Oregon Grape

Botanical Name: Mahonia Aquifolium (a.k.a. Berberis Aquifolium) and related speciesFamily: Berberidaceae

Common name(s): Oregon Grape, Mountain Grape, holly leaved barberry


  • Evergreen shrub | Zones 4/5 – 8 | 6 feet tall, 3-5 feet wide | Leaves resemble holly.  Clusters of yellow flowers March – May. Small grapelike berries July – September.
  • Native to the Pacific Northeast.
  • Well-drained, humus-rich soil. Protect from sun in hotter climates, from wind in cooler climates.
  • May be grown from seed or propagated via suckers.


  • Harvest the root in late fall or early spring.


Decoction: Boil 1 – 3 teaspoons chopped roots to 2 cups water for 15 minutes. Strain and drink. 3 cups / day.

Tincture: 10-30 drops 3x/day.

Roots can also be dried and ground to a powder. Can also be be prepared as an oil infusion for external uses.


Constituents: berberine alkaloid, other alkaloids (berbamine, oxyacanthine, and herba-mine)

Actions: alterative, anti-inflamatory, cholagogue

Uses: liver and gallbladder problems, menstrual irregularities, skin diseases, arthritis, cancer

Combinations: grows near and combines well with pipsissewa. Also dandelion root. For menstrual issues, combines well with tang kuei, cramp bark, chaste berry, and ginger in a tea.

» Complete the following:
**A)** Decide whether each statement below agrees with the Oregon Grape text, answering yes or no and quoting the deciding words from it. (i) The root is harvested in midsummer. (ii) A tincture dose is 10-30 drops three times a day. (iii) The plant can be propagated via suckers.
**B)** Pick up the Oregon Grape text after its last sentence and continue it.

» Supplied material:

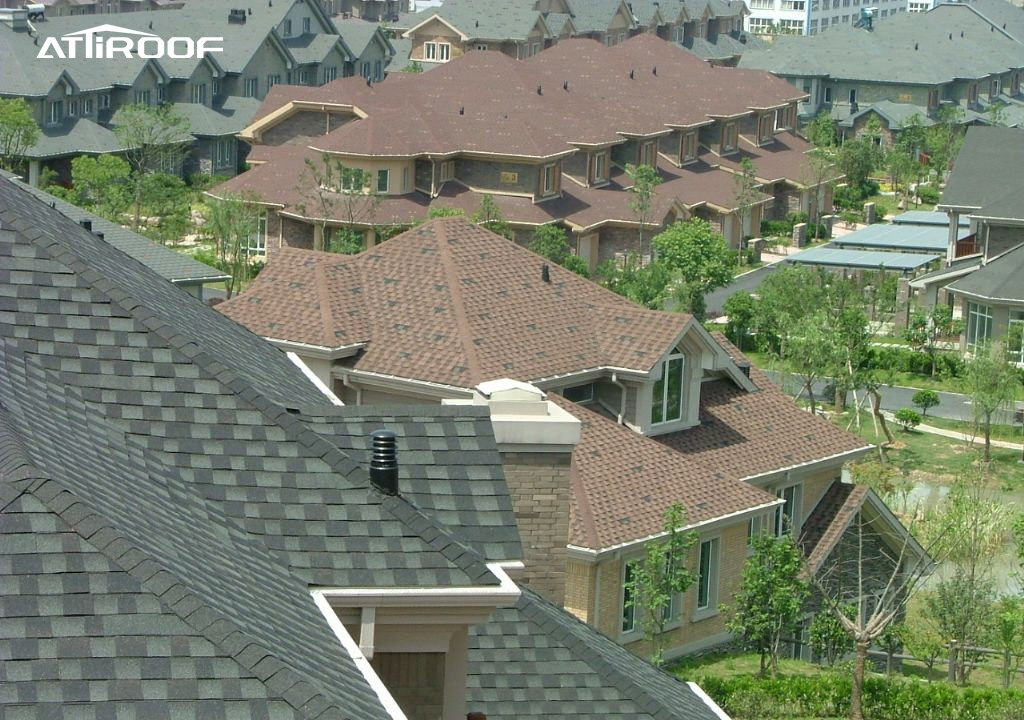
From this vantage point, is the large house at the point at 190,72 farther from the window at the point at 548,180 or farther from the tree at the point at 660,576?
the tree at the point at 660,576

» Responses to the tasks:
**A)**
(i) No: "Harvest the root in late fall or early spring."
(ii) Yes: "Tincture: 10-30 drops 3x/day."
(iii) Yes: "May be grown from seed or propagated via suckers."

**B)**
Cautions: It should not be taken over a long period of time for people that suffer from anemia and hypothyroidism.


  • Cool, bitter (while the berry is sour)


Since I live in the Northeast, as I do my herbal studies I am always looking for what herbs I can grow and use here, preferably native plants. Michael Tierra says in his book that Barberry is the equivalent of Oregon Grape in the Northeast. It is of the same family. I’m finding information on Barberry in most of my herbal reference books, and Oregon Grape in only one of them. According to Annie’s remedy, all the Mahonia species are medicinal.